GOAL:
Write out the material again with "spatial standpoint" swapped for "spatial perspective" and every other word unchanged, leaving out the pictures.

◆ ◆ ◆ ◆ ◆ ◆ ◆

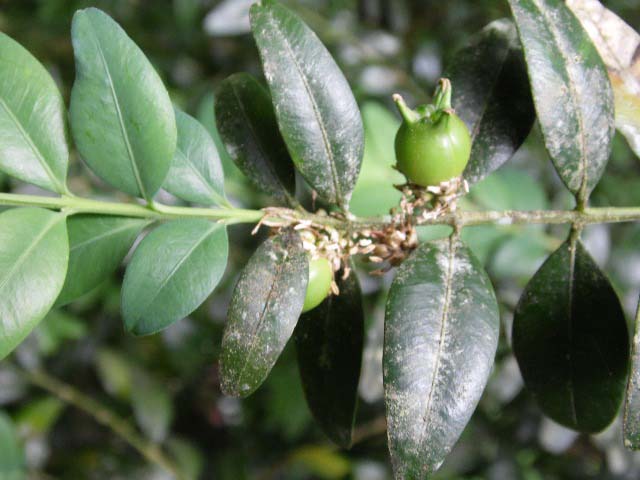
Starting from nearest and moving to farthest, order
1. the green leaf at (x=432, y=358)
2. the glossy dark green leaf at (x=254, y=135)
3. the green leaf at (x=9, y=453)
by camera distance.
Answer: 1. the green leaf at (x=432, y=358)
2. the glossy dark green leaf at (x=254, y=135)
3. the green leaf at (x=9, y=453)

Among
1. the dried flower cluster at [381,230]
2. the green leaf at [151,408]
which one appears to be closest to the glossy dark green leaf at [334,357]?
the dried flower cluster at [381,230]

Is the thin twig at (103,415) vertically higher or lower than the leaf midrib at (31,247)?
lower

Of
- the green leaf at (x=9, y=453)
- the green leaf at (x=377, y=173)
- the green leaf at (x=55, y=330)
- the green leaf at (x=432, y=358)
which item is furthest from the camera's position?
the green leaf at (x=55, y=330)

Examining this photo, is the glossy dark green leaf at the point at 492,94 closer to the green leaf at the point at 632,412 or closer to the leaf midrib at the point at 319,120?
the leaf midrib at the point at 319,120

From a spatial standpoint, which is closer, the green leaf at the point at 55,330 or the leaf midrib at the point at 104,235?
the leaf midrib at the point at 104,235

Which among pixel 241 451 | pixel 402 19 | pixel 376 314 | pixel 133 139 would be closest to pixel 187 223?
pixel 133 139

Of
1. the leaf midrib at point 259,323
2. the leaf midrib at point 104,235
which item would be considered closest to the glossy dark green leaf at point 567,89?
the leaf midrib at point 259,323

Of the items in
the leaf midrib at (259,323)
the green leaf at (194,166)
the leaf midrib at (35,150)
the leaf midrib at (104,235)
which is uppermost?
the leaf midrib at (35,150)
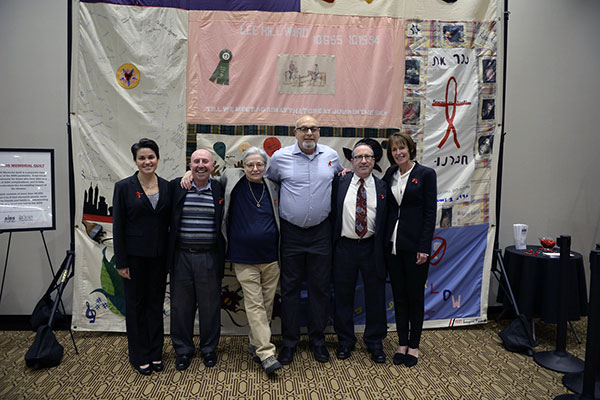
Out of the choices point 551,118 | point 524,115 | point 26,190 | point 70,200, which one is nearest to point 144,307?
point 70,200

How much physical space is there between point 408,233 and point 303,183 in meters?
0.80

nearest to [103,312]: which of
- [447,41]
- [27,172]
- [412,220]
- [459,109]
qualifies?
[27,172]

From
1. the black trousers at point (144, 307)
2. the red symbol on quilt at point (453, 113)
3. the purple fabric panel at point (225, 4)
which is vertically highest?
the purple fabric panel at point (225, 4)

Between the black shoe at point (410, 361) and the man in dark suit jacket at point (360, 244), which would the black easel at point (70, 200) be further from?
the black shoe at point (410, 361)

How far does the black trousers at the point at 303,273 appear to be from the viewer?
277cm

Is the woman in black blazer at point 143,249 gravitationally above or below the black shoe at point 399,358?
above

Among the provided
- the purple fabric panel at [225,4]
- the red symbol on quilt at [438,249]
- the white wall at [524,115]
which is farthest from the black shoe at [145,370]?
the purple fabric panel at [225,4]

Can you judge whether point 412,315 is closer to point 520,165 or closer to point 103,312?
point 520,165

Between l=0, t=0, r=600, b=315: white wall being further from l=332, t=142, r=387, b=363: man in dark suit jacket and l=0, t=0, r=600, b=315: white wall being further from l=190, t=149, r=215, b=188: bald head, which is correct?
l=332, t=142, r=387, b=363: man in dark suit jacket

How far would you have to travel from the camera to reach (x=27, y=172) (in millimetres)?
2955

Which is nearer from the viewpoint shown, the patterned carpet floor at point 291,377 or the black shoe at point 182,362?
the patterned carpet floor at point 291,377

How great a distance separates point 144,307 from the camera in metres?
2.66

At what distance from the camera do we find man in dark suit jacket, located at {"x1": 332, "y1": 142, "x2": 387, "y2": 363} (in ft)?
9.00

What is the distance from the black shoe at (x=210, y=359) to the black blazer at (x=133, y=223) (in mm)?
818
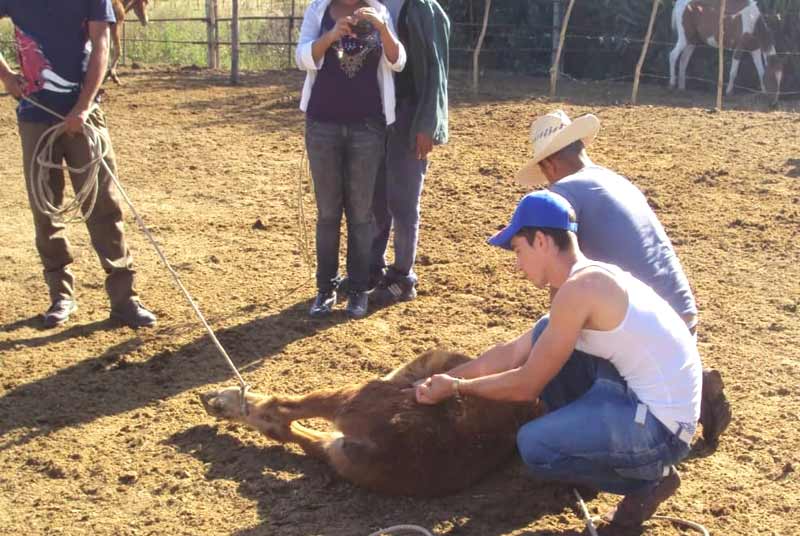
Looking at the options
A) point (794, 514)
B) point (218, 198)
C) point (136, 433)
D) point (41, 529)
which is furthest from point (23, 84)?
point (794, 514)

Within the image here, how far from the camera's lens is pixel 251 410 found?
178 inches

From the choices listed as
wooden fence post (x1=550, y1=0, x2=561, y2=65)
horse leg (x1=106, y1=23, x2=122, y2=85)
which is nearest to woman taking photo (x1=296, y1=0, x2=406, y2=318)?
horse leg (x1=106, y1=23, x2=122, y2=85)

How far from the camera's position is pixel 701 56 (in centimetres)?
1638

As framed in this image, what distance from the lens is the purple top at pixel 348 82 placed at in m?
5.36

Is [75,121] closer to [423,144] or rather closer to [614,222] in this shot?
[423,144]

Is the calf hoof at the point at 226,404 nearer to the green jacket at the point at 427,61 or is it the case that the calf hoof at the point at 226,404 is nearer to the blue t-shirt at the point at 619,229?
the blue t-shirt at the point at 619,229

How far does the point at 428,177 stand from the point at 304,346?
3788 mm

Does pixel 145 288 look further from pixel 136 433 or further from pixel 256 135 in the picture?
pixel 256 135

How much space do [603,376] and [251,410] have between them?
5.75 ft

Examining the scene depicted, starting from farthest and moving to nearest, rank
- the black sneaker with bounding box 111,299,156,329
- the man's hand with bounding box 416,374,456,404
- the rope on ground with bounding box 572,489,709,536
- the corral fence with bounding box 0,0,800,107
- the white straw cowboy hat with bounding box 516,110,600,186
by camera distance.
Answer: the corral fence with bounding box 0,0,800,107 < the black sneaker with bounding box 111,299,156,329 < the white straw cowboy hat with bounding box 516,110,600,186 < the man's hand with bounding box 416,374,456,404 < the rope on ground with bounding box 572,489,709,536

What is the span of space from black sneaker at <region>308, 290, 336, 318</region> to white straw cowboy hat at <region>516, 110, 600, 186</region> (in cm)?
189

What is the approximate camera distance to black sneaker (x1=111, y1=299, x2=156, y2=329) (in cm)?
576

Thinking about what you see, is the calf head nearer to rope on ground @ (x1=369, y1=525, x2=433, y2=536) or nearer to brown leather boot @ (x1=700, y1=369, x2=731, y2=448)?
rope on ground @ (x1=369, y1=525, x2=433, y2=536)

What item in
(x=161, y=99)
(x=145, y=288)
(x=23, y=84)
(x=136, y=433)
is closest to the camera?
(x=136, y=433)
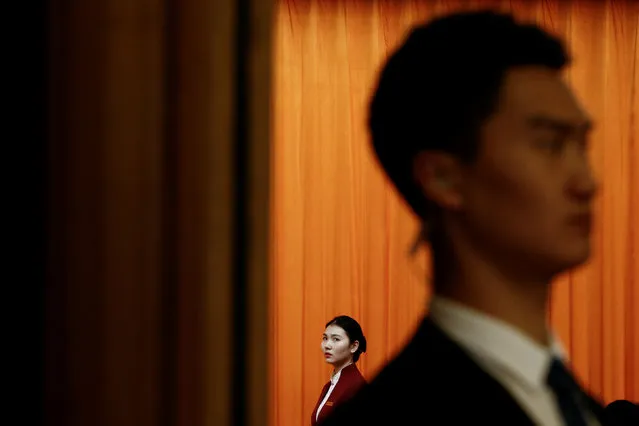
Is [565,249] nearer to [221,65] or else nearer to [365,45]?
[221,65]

◆ ◆ ◆ ◆ ◆ ◆ ◆

WORKED ANSWER:
Starting from nearest and moving to farthest, order
1. the green leaf at (x=432, y=358)
2. the glossy dark green leaf at (x=254, y=135)
3. the green leaf at (x=9, y=453)
by camera distance.
Answer: 1. the green leaf at (x=432, y=358)
2. the glossy dark green leaf at (x=254, y=135)
3. the green leaf at (x=9, y=453)

Among
1. the dried flower cluster at [381,230]
2. the green leaf at [151,408]
which one appears to be closest to the glossy dark green leaf at [334,357]?
the dried flower cluster at [381,230]

Is the thin twig at (103,415) vertically higher or lower than the leaf midrib at (31,247)?
lower

Of
- the green leaf at (x=9, y=453)
- the green leaf at (x=377, y=173)
- the green leaf at (x=55, y=330)
- the green leaf at (x=432, y=358)
which item is furthest from the camera's position?
the green leaf at (x=55, y=330)

Examining this photo, is the glossy dark green leaf at the point at 492,94 closer to the green leaf at the point at 632,412 or closer to the leaf midrib at the point at 319,120?
the leaf midrib at the point at 319,120

From a spatial perspective, which is closer, the green leaf at the point at 55,330 or the leaf midrib at the point at 104,235?
the leaf midrib at the point at 104,235

Which among pixel 241 451 | pixel 402 19 | pixel 376 314 | pixel 133 139 would be closest to pixel 187 223?
pixel 133 139

Of
1. the leaf midrib at point 259,323
2. the leaf midrib at point 104,235
which item would be considered closest to the glossy dark green leaf at point 567,89?
the leaf midrib at point 259,323

Of the items in
the leaf midrib at (259,323)
the green leaf at (194,166)
the leaf midrib at (35,150)
the leaf midrib at (104,235)
which is uppermost?
the leaf midrib at (35,150)
Out of the choices point 551,118 | point 524,115 | point 26,190 | point 70,200, which one is nearest to point 144,307?
point 70,200

How much physical space is there between point 408,233 and point 303,183 in meters?
0.80

nearest to [103,312]: which of
- [447,41]
- [27,172]
- [412,220]
- [459,109]
qualifies?
[27,172]

From
1. the black trousers at point (144, 307)
2. the red symbol on quilt at point (453, 113)
3. the purple fabric panel at point (225, 4)
which is vertically highest?
the purple fabric panel at point (225, 4)

Between the black shoe at point (410, 361) and the man in dark suit jacket at point (360, 244), which would the black easel at point (70, 200) be further from?
the black shoe at point (410, 361)

How far does the black trousers at the point at 303,273 appear to be from the viewer?
277cm

Is the woman in black blazer at point 143,249 gravitationally above or below the black shoe at point 399,358?
above

Among the provided
- the purple fabric panel at [225,4]
- the red symbol on quilt at [438,249]
- the white wall at [524,115]
which is farthest from the black shoe at [145,370]?
the purple fabric panel at [225,4]

Can you judge whether point 412,315 is closer to point 520,165 or closer to point 103,312?
point 520,165

Between l=0, t=0, r=600, b=315: white wall being further from l=332, t=142, r=387, b=363: man in dark suit jacket and l=0, t=0, r=600, b=315: white wall being further from l=190, t=149, r=215, b=188: bald head, which is correct?
l=332, t=142, r=387, b=363: man in dark suit jacket

How far would you have to travel from the camera to reach (x=27, y=172) (in millimetres)?
2955

Which is nearer from the viewpoint shown, the patterned carpet floor at point 291,377 or the black shoe at point 182,362?
the patterned carpet floor at point 291,377

How great a distance separates point 144,307 from the camera in metres?
2.66

At what distance from the camera do we find man in dark suit jacket, located at {"x1": 332, "y1": 142, "x2": 387, "y2": 363} (in ft)?
9.00

What is the distance from the black shoe at (x=210, y=359) to the black blazer at (x=133, y=223) (in mm)?
818
Looking at the options
A) point (794, 514)
B) point (218, 198)
C) point (136, 433)
D) point (41, 529)
which is furthest from point (23, 84)?
point (794, 514)

Within the image here, how far from the camera's lens is pixel 251 410 found?
178 inches

From the choices listed as
wooden fence post (x1=550, y1=0, x2=561, y2=65)
horse leg (x1=106, y1=23, x2=122, y2=85)
which is nearest to woman taking photo (x1=296, y1=0, x2=406, y2=318)?
horse leg (x1=106, y1=23, x2=122, y2=85)

How far from the camera's position is pixel 701 56 (in centimetres)?
1638

As framed in this image, what distance from the lens is the purple top at pixel 348 82 placed at in m?
5.36

Is [75,121] closer to [423,144] or rather closer to [614,222] in this shot?
[423,144]

Is the calf hoof at the point at 226,404 nearer to the green jacket at the point at 427,61 or is it the case that the calf hoof at the point at 226,404 is nearer to the blue t-shirt at the point at 619,229?
the blue t-shirt at the point at 619,229

How far does the point at 428,177 stand from the point at 304,346?
3788 mm

Does pixel 145 288 look further from pixel 136 433 or further from pixel 256 135 in the picture?
pixel 256 135

How much space do [603,376] and [251,410] have between them?
5.75 ft

Examining the scene depicted, starting from farthest and moving to nearest, rank
- the black sneaker with bounding box 111,299,156,329
- the man's hand with bounding box 416,374,456,404
- the rope on ground with bounding box 572,489,709,536
- the corral fence with bounding box 0,0,800,107
- the white straw cowboy hat with bounding box 516,110,600,186
by camera distance.
Answer: the corral fence with bounding box 0,0,800,107 < the black sneaker with bounding box 111,299,156,329 < the white straw cowboy hat with bounding box 516,110,600,186 < the man's hand with bounding box 416,374,456,404 < the rope on ground with bounding box 572,489,709,536

What is the span of space from black sneaker at <region>308, 290, 336, 318</region> to white straw cowboy hat at <region>516, 110, 600, 186</region> (in cm)?
189

What is the approximate camera distance to black sneaker (x1=111, y1=299, x2=156, y2=329) (in cm)?
576

Thinking about what you see, is the calf head nearer to rope on ground @ (x1=369, y1=525, x2=433, y2=536) or nearer to brown leather boot @ (x1=700, y1=369, x2=731, y2=448)?
rope on ground @ (x1=369, y1=525, x2=433, y2=536)

What item in
(x=161, y=99)
(x=145, y=288)
(x=23, y=84)
(x=136, y=433)
is closest to the camera?
(x=136, y=433)
Is [565,249] nearer to [221,65] or else nearer to [365,45]?
[221,65]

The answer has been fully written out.